**Metin Parçası**
══════════

Ben Bandırma Vapuru/ Mustafa Kemal’im güvertede/ Kaputuna bürünmüş/ Bakışlarında kararlılık/ Saçlarında rüzgar/ Yıldızlar geçiyor alnından/ Uzak zaferlerin şavkı vurmuş yüzüne… (Mesut Tarcan)

İngiltere’de yapılmış ‘Trocadero’, iki direkli 47 metrelik bir şilepti. 1878’te denize indirilmiştir. İki kez batmıştır. Haliç’te onarılmıştır. 1 Mayıs 1919 tarihi itibariyle Kaptanı da İsmail Hakkı Durusu’dur. Yeni adı 'Bandırma'dır. Umudun adıdır da 'Bandırma'.

Mustafa Kemal Paşa’yı 16 Mayıs 1919’da 'cehennem yürekli' yol arkadaşlarıyla kurtuluş kuruluş mücadelesi için Samsun’a götürecek vapurdu o!; Umutsuz olmayacağız. Uçurumun kenarındayız. Bizi canlı canlı mezara atmak istiyorlar. Son bir cüret belki kurtarabilir. Anadolu’ya geçiyoruz!..”

xxxx

Bakın Nutuk’ta nasıl anlatıyor o günlerde 38 yaşındaki Mustafa Kemal Paşa: “Bandırma Vapuru rıhtımda hazır. Karargâhımızdan olanlar muayyen saatte rıhtımda toplanmış olacaklardı. Otomobil kapının önünde idi, evde, vedaları bitirmiştim. Tam o sırada bir dostum, aldığı habere göre benim hareketime ya müsaade edilmeyeceğini veya vapurun Karadeniz’de batırılacağını söyledi. Yıldırımla vurulmuşa döndüm. Daha sonra vaktiyle uzun süre yanımda çalışan bir kurmay da gelerek, yanında çalıştığı bir damattan aynı şeyleri öğrendiğini bildirdi. Bir an yalnız kaldım ve düşündüm. Bu dakikada da düşmanların elinde idim. Bana her istediklerini yapamazlar mıydı? Beynimden bir şimşek geçti. Tutabilirler, sürebilirler, fakat öldürmek! Bunun için beni Karadeniz’in coşkun dalgaları arasında yakalamak lazımdır. Hemen karar verdim. Otomobile atlayarak Galata Rıhtımı’na geldim. Baktım ki, yanaşmış olacağını sandığım vapur uzaklardadır. Sandallarla vapura gittik. Kaptana yola çıkmak için emir verdimse de Kız Kulesi açıklarında muayeneye tâbi tutulduk. Birkaç yabancı subay ve asker bizi yoklayacaklardı. Muayene uzayıp gitti. Gelip gidildiğine göre acaba bunlarla şehirdekiler arasında bir muhabere mi vardı? Maksat beni tevkif etmekse, bütün bu şeylere gerek yoktu. Sıkılıyordum. Bir kararsızlık da olabilir diye düşündüm. Bundan faydalanmak için kaptana hareket hazırlıklarını çabuklaştırmasını söyledim. Yirmi yedi yıllık kaptan demir almaya başladı. Mümkün olduğu kadar kıyıları takip etmesini tavsiye ettim. Çünkü bundan sonra benim tek isteğim Anadolu’nun herhangi bir kara parçasına ayak basmaktan ibaretti.”

══════════

**Kaydedilmiş veri girdileri**
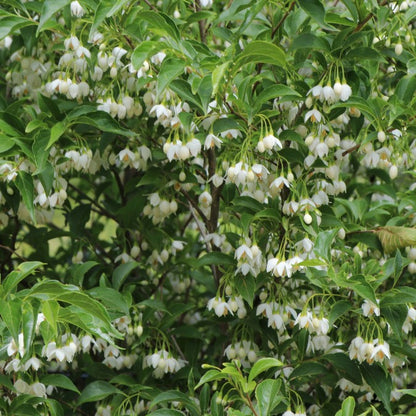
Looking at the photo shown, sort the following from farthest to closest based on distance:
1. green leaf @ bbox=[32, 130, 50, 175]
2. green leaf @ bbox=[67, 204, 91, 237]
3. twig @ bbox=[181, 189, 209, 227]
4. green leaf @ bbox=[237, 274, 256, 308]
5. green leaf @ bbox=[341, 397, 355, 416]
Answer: green leaf @ bbox=[67, 204, 91, 237] < twig @ bbox=[181, 189, 209, 227] < green leaf @ bbox=[237, 274, 256, 308] < green leaf @ bbox=[32, 130, 50, 175] < green leaf @ bbox=[341, 397, 355, 416]

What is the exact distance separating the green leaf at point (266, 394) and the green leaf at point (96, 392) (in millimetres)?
714

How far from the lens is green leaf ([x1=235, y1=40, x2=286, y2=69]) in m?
2.03

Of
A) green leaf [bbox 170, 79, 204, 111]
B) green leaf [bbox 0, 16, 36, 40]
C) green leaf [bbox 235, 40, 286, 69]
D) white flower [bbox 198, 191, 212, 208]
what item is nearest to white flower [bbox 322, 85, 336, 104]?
green leaf [bbox 235, 40, 286, 69]

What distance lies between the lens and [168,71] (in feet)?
6.73

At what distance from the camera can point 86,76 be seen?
2.88 meters

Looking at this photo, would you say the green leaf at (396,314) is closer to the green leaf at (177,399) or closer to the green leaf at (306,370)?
the green leaf at (306,370)

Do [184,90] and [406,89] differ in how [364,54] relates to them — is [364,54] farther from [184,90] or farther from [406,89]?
[184,90]

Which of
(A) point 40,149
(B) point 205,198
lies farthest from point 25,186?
(B) point 205,198

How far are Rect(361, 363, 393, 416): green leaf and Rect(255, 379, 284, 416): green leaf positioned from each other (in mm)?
510

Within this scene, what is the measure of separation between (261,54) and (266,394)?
3.29 ft

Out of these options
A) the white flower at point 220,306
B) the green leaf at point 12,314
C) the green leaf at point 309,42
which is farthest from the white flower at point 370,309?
the green leaf at point 12,314

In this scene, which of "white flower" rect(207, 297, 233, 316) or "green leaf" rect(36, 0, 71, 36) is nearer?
"green leaf" rect(36, 0, 71, 36)

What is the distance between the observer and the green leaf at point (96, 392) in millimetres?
2557

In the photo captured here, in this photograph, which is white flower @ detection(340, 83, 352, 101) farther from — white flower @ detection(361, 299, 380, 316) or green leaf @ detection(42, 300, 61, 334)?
green leaf @ detection(42, 300, 61, 334)
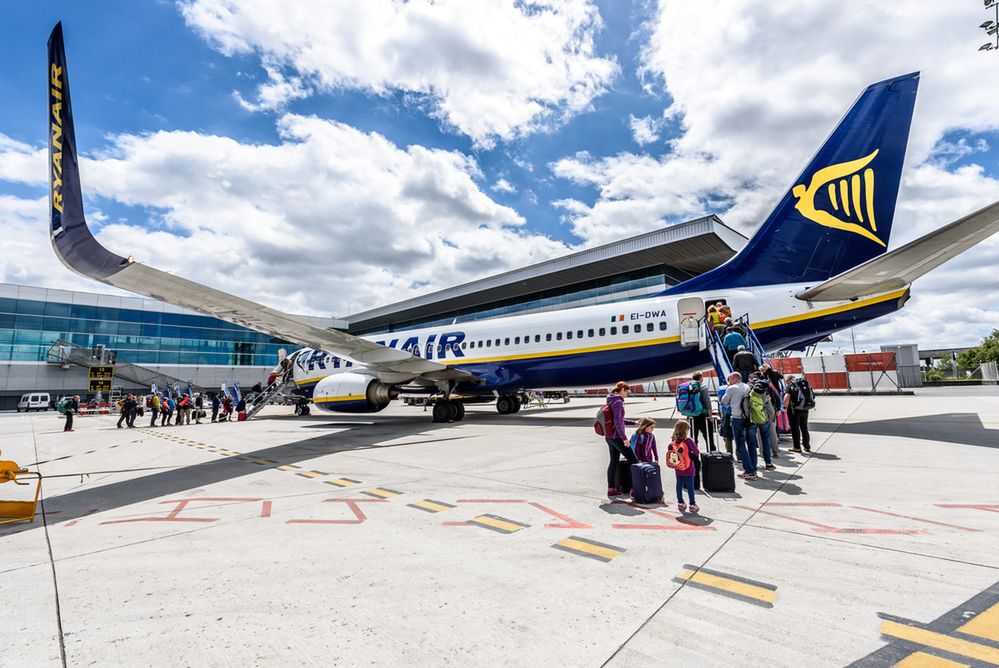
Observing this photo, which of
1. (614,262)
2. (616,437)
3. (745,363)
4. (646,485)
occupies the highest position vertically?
(614,262)

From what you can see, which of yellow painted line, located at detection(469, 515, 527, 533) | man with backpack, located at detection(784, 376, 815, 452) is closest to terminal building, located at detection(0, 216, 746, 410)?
man with backpack, located at detection(784, 376, 815, 452)

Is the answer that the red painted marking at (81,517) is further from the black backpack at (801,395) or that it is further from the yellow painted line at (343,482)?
the black backpack at (801,395)

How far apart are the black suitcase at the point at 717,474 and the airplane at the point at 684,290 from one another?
19.1ft

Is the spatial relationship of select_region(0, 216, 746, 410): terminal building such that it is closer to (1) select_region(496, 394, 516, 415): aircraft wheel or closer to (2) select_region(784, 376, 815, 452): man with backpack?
(1) select_region(496, 394, 516, 415): aircraft wheel

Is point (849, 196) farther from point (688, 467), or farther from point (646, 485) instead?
point (646, 485)

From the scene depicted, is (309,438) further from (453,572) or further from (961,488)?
(961,488)

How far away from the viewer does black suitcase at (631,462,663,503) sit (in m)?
5.47

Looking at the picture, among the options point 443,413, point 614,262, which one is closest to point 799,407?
point 443,413

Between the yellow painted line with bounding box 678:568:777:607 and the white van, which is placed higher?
the white van

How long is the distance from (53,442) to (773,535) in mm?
20700

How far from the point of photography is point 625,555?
151 inches

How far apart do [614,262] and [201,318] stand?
42610 millimetres

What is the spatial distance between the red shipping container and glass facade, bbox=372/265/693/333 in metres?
13.8

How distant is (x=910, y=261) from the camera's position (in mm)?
8445
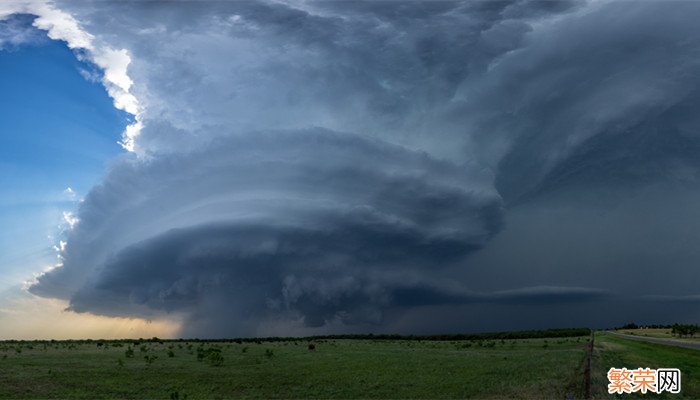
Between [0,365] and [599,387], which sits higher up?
[599,387]

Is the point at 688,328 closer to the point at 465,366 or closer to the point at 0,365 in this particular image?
the point at 465,366

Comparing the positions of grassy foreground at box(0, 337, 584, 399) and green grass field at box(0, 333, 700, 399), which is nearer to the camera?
green grass field at box(0, 333, 700, 399)

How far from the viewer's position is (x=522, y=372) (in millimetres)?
43938

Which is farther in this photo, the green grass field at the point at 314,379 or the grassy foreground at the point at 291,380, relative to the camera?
the grassy foreground at the point at 291,380

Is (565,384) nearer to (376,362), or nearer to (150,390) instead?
(376,362)

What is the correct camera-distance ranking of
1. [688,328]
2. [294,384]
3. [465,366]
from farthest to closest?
[688,328]
[465,366]
[294,384]

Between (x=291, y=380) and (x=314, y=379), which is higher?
(x=314, y=379)

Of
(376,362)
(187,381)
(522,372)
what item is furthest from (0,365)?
(522,372)

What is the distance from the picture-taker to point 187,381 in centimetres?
4159

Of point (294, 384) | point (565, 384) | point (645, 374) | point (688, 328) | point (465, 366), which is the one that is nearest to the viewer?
point (645, 374)

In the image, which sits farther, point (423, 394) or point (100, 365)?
point (100, 365)

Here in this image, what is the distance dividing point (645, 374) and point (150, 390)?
113 ft

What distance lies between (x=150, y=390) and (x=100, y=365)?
21.9 m

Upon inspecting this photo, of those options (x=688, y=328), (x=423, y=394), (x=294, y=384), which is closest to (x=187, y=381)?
(x=294, y=384)
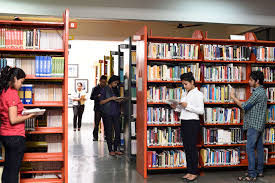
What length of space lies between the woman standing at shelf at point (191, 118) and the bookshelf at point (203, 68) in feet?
1.56

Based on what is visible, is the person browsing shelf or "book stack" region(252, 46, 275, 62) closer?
the person browsing shelf

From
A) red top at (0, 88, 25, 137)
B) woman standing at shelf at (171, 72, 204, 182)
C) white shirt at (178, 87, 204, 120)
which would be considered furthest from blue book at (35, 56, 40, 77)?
white shirt at (178, 87, 204, 120)

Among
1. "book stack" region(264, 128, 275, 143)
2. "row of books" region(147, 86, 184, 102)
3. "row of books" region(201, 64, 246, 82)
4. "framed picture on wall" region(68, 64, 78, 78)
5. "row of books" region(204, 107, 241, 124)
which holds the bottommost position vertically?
"book stack" region(264, 128, 275, 143)

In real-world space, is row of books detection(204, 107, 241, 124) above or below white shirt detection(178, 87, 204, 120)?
below

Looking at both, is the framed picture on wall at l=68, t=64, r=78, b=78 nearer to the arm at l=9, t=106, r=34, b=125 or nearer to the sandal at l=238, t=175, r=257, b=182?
the sandal at l=238, t=175, r=257, b=182

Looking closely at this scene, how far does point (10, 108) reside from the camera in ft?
13.1

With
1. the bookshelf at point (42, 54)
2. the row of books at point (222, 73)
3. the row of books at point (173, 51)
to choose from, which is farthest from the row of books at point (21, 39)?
the row of books at point (222, 73)

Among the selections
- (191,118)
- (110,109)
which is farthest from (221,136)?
(110,109)

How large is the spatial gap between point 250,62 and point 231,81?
0.53 metres

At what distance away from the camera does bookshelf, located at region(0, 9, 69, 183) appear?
4.70 m

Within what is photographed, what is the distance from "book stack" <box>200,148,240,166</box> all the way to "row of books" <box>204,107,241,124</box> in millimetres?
538

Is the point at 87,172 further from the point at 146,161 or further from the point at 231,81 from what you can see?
the point at 231,81

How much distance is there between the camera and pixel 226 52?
6.00 metres

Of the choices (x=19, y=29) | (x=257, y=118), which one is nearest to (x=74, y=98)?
(x=19, y=29)
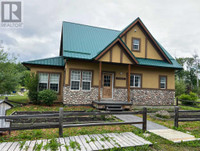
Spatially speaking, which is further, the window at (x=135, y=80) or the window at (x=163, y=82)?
the window at (x=163, y=82)

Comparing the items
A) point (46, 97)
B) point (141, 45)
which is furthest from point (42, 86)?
point (141, 45)

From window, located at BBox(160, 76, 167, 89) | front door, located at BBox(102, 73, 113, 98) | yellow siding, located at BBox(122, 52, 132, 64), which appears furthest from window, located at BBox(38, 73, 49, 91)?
window, located at BBox(160, 76, 167, 89)

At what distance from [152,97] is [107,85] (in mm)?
5088

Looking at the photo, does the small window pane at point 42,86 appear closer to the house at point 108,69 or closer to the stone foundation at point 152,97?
the house at point 108,69

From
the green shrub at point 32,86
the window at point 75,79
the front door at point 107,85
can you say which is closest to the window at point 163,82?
the front door at point 107,85

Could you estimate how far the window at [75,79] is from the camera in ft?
39.2

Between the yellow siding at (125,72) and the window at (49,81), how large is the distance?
1.78 meters

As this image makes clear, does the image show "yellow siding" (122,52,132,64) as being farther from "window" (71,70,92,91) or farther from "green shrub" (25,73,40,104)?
"green shrub" (25,73,40,104)

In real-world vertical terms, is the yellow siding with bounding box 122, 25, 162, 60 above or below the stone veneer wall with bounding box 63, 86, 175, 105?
above

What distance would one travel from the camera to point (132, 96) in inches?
533

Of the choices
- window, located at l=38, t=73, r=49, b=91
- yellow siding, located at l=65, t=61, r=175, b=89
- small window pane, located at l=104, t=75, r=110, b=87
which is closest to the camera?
yellow siding, located at l=65, t=61, r=175, b=89

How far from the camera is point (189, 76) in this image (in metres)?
50.7

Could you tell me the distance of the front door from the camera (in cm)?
1277

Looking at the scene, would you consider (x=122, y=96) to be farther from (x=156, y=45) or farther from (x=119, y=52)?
(x=156, y=45)
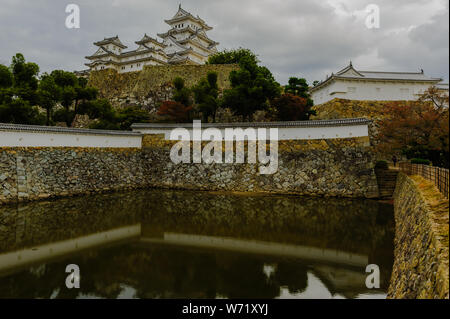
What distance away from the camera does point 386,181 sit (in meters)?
13.8

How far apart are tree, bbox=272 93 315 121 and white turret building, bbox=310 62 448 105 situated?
3312 mm

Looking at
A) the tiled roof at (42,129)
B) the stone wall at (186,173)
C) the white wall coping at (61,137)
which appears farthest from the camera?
the stone wall at (186,173)

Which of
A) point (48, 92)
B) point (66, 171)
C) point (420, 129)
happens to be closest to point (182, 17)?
point (48, 92)

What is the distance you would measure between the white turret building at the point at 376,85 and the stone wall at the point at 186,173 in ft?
24.7

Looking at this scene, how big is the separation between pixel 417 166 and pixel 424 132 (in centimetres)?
148

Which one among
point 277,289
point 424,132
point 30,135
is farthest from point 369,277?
point 30,135

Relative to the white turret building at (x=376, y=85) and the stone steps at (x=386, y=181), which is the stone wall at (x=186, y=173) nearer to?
the stone steps at (x=386, y=181)

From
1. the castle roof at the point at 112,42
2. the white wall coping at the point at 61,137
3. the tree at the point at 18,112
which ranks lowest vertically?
the white wall coping at the point at 61,137

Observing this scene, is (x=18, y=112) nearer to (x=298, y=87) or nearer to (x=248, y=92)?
(x=248, y=92)

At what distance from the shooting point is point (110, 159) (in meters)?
15.9

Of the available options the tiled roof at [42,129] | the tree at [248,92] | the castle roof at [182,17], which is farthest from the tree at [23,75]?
the castle roof at [182,17]

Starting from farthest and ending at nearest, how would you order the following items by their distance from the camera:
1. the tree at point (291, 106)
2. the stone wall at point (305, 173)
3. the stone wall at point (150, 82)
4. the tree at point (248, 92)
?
the stone wall at point (150, 82) < the tree at point (248, 92) < the tree at point (291, 106) < the stone wall at point (305, 173)

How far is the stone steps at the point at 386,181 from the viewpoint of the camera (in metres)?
13.5

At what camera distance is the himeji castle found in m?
31.6
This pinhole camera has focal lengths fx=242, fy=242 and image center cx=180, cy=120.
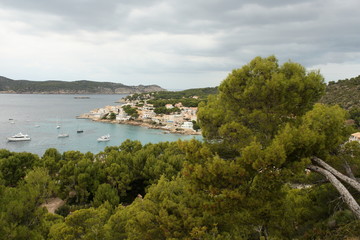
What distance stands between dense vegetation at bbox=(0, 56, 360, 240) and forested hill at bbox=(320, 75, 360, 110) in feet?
107

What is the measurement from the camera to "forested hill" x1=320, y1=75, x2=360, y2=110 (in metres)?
34.3

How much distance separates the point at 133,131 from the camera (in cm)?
4628

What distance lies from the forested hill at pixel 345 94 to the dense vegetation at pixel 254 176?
1278 inches

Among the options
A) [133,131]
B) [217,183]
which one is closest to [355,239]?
[217,183]

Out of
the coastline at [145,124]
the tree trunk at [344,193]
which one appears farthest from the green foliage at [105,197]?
the coastline at [145,124]

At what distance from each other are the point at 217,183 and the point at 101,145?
110 ft

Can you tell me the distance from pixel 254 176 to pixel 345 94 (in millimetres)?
42939

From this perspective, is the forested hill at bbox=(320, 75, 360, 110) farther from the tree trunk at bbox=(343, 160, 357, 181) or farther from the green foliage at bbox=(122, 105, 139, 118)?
the green foliage at bbox=(122, 105, 139, 118)

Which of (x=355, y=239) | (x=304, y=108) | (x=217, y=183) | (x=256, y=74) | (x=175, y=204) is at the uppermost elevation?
(x=256, y=74)

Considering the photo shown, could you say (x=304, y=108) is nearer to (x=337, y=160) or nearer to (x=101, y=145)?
(x=337, y=160)

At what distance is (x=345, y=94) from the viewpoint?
3900 centimetres

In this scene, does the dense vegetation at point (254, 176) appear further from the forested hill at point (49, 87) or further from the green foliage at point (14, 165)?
the forested hill at point (49, 87)

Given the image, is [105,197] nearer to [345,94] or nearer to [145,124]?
[145,124]

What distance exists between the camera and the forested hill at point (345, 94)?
3428cm
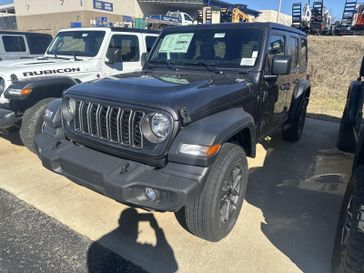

══════════

**Görev 1**
Bandırma Vapuru metnine göre "Trocadero" adlı şilep hangi yıl denize indirilmiştir?
**Görev 2**
Bandırma Vapuru metnini son cümlesinden sonra kaldığı yerden devam ettirin.

**Çıktı 1**
1878'de denize indirilmiştir.

**Çıktı 2**
xxxx

Samsun rotalı Bandırma Vapuru’nun yolcuları; emperyalizme, sömürüye, mandacılığa karşı olan yüreklerdi! Onlar, Bandırma yolcuları zincirleri sevmezdi! Onlar, “Anadolu’ya ülkü inanç dolu kafa” götürenlerdi! Onlar, bir ulusun yeniden ayağa kalkışının tanıklarıydı, kaderini değiştireceklerdi! Onlar; ülkeyi saraydan sultandan kurtaracaklardı!

Onlar; emperyalist işgale son vereceklerdi! Onlar; Türkiye Cumhuriyeti’nin doğumunun müjdesiyle yanıp tutuşanlardı. Onlar, Mustafa Kemal Paşa’nın mavi gözlerindeki ışığın amansız takipçileriydi!

O; “Kuvayı Milliye, namuslu bir insanın yastığının altındaki tabancaya benzer. Namusunu korumak için herhangi bir ümit kalmadığı anda, hiç olmazsa intihar etmeye yarar” demiş Mustafa Kemal Paşa’ydı! Kurtuluş ateşi çoktan yakılmıştı asra sığmayan/ sığmayacak yolculukla. Ufuktan yeni bir güneş doğacaktı!

xxxx

Bandırma, 16 Mayıs’ta yola çıktı “yüzyılın rotası” anılan Samsun’a. Aydınlık geleceği, özgürlük düşünü gerçekleştirmek için!

103 yıldır bağımsızlık yolculuğunu başlatan Bandırma Vapuru'ndayız bizler.

Hiç inmedik, inmeyeceğiz de!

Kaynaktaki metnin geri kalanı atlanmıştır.